SELECT ai_parse_document(content) as parsed,
ai_extract(ai_parse_document(content), 'invoice_number', 'total_amount', 'vendor') as fields
FROM raw_documents
WHERE document_type = 'invoice'
Data engineers who live in SQL and Databricks do not want to context-switch into a separate pipeline to handle invoices, contracts, or forms. This closes that gap. Databricks claims highest quality and lowest cost versus frontier LLMs and specialized document AI providers — a strong claim worth testing against your own document types. See the ai_parse_document documentation for the full function reference.

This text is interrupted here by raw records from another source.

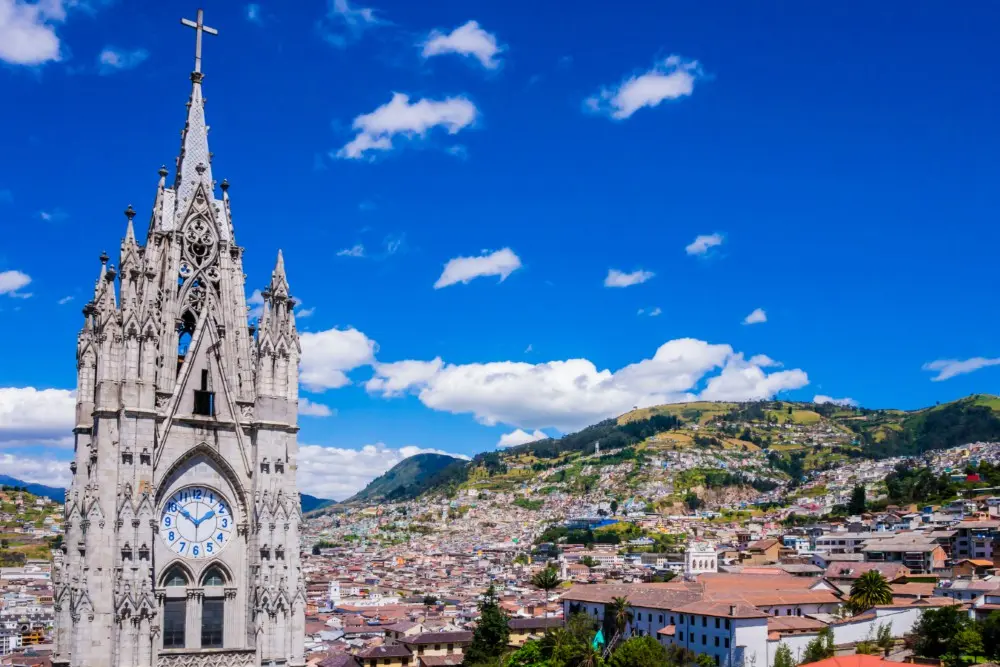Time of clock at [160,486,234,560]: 1:50
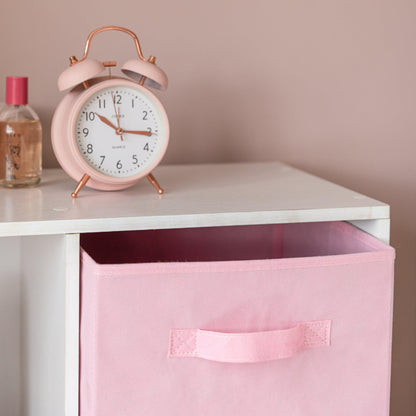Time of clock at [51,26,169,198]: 10:15
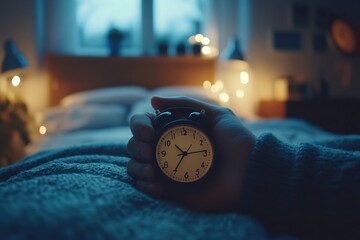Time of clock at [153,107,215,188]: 10:14
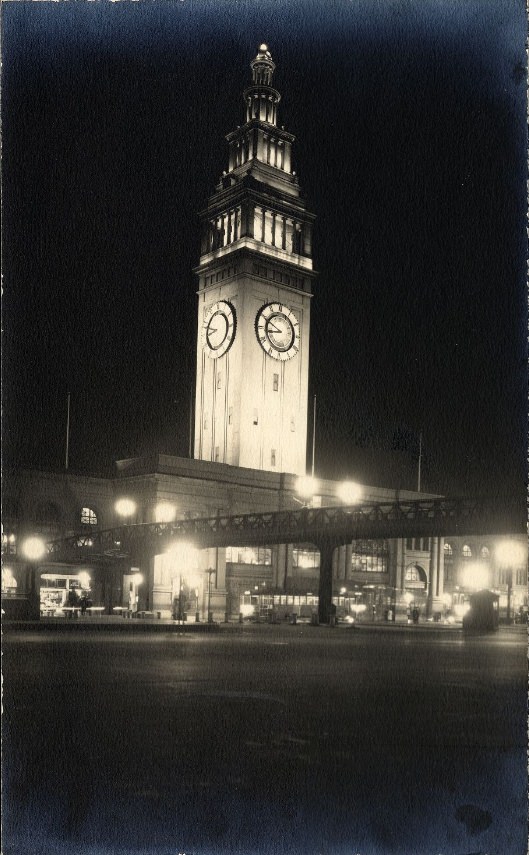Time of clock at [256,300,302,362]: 8:49
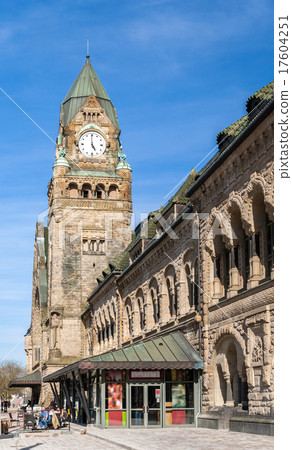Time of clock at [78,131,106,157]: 4:59
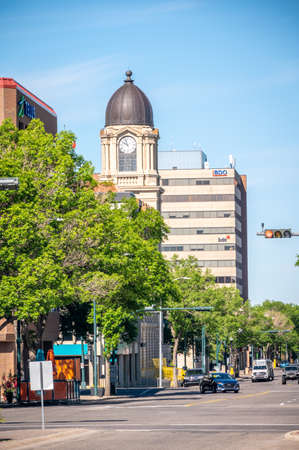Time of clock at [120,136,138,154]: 9:57
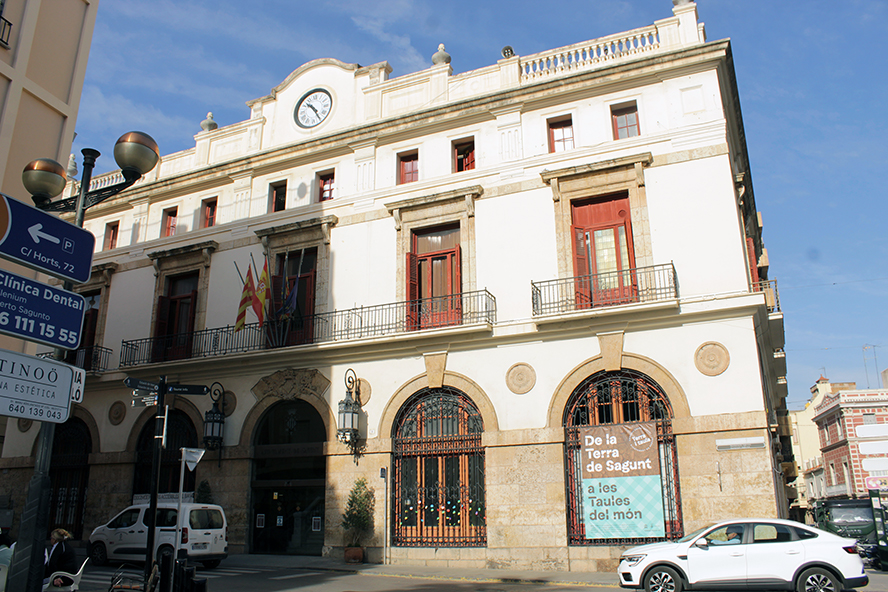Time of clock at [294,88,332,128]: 10:24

The Bottom Line: A Reasonable Bet, with Conditions
Databricks is making a specific platform bet: that enterprise AI agents should live where enterprise data already lives. The announcements from Day 2 — managed memory powered by Lakebase, spend governance in Unity AI Gateway, document parsing in SQL — all reinforce the same thesis. If you are already deep in the Databricks stack, this is a coherent and compelling set of additions.
The tension is for everyone else. These features are good. But each one deepens the dependency on a single vendor for what is quickly becoming critical path infrastructure. Managed memory, cost governance, model routing — these are not nice-to-haves. If Databricks is in your critical path for all of them, that is a concentration risk worth thinking through before you commit.
The platform play might be the right answer for most large enterprises. Whether it is the right answer for your organization depends on how much of your stack you are comfortable centralizing. The Agent Bricks Day 2 changelog is worth reading if you are evaluating the platform, and TechTimes’ summit coverage has additional context on catalog federation and Lakewatch.